After a period of rest back home in Iowa, Hagerstrom went to Miami, Florida, to be reassigned. He requested a unit that flew jet aircraft, but jets had not reached widespread production, so he was instead made an instructor in the Army Air Forces School of Applied Tactics flying P-47 Thunderbolts at a base near Orlando.[19] There, he met Virginia Lee Jowell, a member of the Women Airforce Service Pilots (WASP),[21] and they were married on July 25, 1944. Shortly after, Virginia was transferred to Brownsville, Texas, to train in fighter aircraft, while he was assigned to Evansville, Indiana, to be a test pilot for the P-47s being produced at the Republic Aviation plant there. The couple were reunited when Virginia finished her training and moved to Evansville to serve as a ferry pilot for the P-47s, delivering them to coastal air bases to be shipped overseas. James was promoted to the rank of captain in January 1945, and he remained in Evansville until September 6 of that year, when he left the USAAF.[19]

Hagerstrom and his now-pregnant wife returned to Waterloo,[22] and he re-applied to Iowa State Teachers College to complete his studies, the president of the college personally re-enrolling him.[23] In October, the first of the Hagerstroms' eight children was born.

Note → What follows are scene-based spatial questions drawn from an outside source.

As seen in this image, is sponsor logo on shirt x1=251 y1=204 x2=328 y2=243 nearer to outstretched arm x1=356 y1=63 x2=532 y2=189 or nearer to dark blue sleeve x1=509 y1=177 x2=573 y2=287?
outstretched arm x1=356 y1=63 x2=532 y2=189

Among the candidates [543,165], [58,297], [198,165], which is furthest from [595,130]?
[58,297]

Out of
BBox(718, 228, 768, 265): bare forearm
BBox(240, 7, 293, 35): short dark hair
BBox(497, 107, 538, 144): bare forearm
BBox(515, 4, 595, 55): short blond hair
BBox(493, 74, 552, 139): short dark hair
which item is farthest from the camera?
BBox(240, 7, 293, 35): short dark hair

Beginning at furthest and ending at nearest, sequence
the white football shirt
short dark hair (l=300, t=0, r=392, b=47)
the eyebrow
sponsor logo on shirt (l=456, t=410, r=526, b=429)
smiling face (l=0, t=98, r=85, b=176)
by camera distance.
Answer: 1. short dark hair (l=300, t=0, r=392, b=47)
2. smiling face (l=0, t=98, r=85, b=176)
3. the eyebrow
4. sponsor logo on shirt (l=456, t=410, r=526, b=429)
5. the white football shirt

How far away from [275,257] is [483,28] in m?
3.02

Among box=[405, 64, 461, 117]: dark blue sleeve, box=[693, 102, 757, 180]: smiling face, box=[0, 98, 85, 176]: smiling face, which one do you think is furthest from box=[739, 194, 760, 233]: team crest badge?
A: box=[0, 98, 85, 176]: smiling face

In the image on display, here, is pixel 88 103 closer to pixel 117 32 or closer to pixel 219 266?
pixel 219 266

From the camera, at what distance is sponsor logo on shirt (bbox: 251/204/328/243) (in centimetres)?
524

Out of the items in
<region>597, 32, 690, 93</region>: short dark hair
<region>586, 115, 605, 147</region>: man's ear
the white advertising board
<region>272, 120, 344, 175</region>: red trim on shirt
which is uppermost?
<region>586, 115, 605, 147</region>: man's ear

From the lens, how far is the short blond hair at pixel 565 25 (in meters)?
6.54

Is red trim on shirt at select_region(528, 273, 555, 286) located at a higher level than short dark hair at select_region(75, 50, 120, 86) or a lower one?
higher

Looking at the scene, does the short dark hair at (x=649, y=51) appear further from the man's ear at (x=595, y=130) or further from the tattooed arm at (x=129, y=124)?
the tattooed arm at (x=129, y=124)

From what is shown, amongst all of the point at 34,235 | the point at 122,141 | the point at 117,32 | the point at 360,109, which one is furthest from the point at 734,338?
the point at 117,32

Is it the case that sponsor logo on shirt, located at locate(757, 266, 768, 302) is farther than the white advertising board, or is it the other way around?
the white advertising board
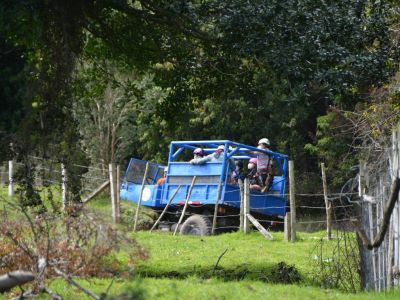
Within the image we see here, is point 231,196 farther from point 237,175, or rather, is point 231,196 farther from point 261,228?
point 261,228

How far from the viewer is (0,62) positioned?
48.0 feet

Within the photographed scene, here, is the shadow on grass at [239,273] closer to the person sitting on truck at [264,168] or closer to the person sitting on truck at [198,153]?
the person sitting on truck at [264,168]

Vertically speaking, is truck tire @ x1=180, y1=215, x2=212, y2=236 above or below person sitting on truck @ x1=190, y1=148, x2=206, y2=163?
below

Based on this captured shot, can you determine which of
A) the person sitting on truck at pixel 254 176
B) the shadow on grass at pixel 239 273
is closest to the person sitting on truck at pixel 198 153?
the person sitting on truck at pixel 254 176

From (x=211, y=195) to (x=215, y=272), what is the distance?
11160 millimetres

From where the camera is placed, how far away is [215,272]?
14266 mm

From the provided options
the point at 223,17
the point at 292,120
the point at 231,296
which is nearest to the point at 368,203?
the point at 231,296

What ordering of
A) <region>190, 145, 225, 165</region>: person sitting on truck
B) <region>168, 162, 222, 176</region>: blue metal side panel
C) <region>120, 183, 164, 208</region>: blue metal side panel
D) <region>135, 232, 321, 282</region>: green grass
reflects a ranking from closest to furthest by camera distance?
<region>135, 232, 321, 282</region>: green grass
<region>168, 162, 222, 176</region>: blue metal side panel
<region>190, 145, 225, 165</region>: person sitting on truck
<region>120, 183, 164, 208</region>: blue metal side panel

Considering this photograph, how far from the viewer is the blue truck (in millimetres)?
25125

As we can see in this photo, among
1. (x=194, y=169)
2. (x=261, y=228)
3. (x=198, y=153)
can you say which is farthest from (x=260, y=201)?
(x=261, y=228)

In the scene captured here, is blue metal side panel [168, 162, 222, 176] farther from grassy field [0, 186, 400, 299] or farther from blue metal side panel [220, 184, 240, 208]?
grassy field [0, 186, 400, 299]

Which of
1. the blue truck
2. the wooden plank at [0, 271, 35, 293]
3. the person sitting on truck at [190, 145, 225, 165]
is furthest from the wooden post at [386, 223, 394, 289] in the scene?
the person sitting on truck at [190, 145, 225, 165]

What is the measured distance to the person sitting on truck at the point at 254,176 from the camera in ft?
82.9

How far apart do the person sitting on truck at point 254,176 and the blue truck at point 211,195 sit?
0.67 feet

Hagerstrom graduated in June 1946 with a bachelor's degree in economics[24] and subsequently went to Houston, Texas, to work in the municipal bonds business.[23] He grew bored of the bonds industry and wanted to keep flying,[6] so he joined the 111th Fighter-Bomber Squadron (111th FBS) of the Texas Air National Guard,[25] which he and his fellow pilots viewed as the "bottom of the heap".[26] He enjoyed his tenure with the P-51 Mustang–equipped squadron and was successful, becoming operations officer for the 111th FBS within six months. He flew the P-38 Lightning and P-51 (redesignated as F-51) in the National Air Races in September 1949;[24] he took sixth place in the Thompson Trophy race and won a $1,500 prize, flying his F-51 at an average speed of 372.7 miles per hour (599.8 km/h).[27]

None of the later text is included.